The problem with ALIAS is that it’s not actually a record type. Configuring an ALIAS record instructs the authoritative server to do a lookup of the ALIAS target whenever the name is queried, and return an A/AAAA record synthesized ad-hoc. This way, when the IP of the target changes, it is transparently taken into account.

The problem comes in when combining this with DNSSEC. In this case, the synthesized records need to be signed ad-hoc. That causes the following issues:

  1. Our globally distributed secondary nameservers don’t have any private key material, so they can’t sign the response ad-hoc. (They only have pre-signed records with fixed contents that were signed by our main server. This is by intention so that we don’t need to trust foreign jurisdictions.)
  2. One could direct all such queries to our main server for ad-hoc signing, but that would a) be very complicated, b) create a single point of failure at query time, c) significantly increase latency.
  3. We could modify our software so that our main server configures and signs A/AAAA records statically whenever an ALIAS record is configured, distributes them to the secondaries, and updates them periodically. However, this is a non-trivial development effort. Furthermore, it is not immediately clear what DNSSEC requirements should be imposed for the lookup on the main server side. If the target is not secured with DNSSEC, then we wouldn’t know if the IPs we’re looking up to configure the A/AAAA records are authentic – but we still would be signing them. That’s very misleading, as far as DNSSEC guarantees are concerned.

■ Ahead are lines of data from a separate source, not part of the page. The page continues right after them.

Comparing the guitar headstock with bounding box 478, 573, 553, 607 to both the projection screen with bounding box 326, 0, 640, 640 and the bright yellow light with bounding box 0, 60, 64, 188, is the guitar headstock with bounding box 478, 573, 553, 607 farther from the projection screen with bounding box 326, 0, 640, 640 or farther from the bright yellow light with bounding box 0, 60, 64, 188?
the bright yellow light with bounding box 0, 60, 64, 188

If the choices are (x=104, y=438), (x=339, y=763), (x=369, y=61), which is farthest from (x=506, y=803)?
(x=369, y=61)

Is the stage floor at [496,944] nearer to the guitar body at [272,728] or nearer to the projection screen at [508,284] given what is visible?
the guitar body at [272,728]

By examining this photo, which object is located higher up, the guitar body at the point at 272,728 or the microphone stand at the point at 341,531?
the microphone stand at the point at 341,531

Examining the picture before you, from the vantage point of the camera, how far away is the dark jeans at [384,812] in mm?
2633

We have written down some of these concerns here. The feature is currently not assigned to any milestone, so it may take a while until we support it (if at all – it is unclear whether a feasible solution exists). As usual, we are short on resources; in particular we are in short supply of work force. As deSEC is a community effort, you are very welcome to take on this issue if you see a way to contribute!

This instruction is indeed not very helpful, and we should improve the wording.